O que remete ao segundo motivo: pouco se discutiram outros aspectos da reforma, como o cálculo dos benefícios. Assim, enquanto a “negociação” centrava-se na idade, novas regras foram adicionadas para compensar o que era cedido, como a elevação de alíquotas e a mudança de cálculo, que passa a ser 60% da média dos salários de contribuição. Detalhe: essa será calculada com base na vida toda (antes eram as 80% mais altas), o que significa que será rebaixada por dois motivos: geralmente os salários são menores no início da vida profissional e, num país com tendência inflacionária, quanto maior a inflação, menor será tal média. Para se ter uma ideia: há 30 anos, em julho de 1989, o salário mínimo era NCz$ 149,80. Entre as medidas estatísticas de tendência central, a média aritmética é que mais se deixa influenciar por valores extremos, ou seja, quanto mais se crescer na carreira, maior será o choque na hora da aposentadoria. E com mais um redutor: essa média só será alcançada após 40 anos de contribuição, pois valerá de início apenas 60% dela.
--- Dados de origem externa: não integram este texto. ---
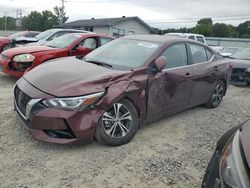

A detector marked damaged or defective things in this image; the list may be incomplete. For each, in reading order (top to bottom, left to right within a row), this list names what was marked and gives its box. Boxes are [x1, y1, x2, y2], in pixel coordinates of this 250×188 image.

Um cálculo é sempre mais complexo para entender do que a simples idade mínima. Se racional fosse, a discussão seria entre a escolha por trabalhar mais tempo com benefício maior ao se aposentar ou o contrário. Mas nesta era em que predominam o emocionalismo e o radicalismo, como exigir racionalidade justamente em tema que mexe no bolso?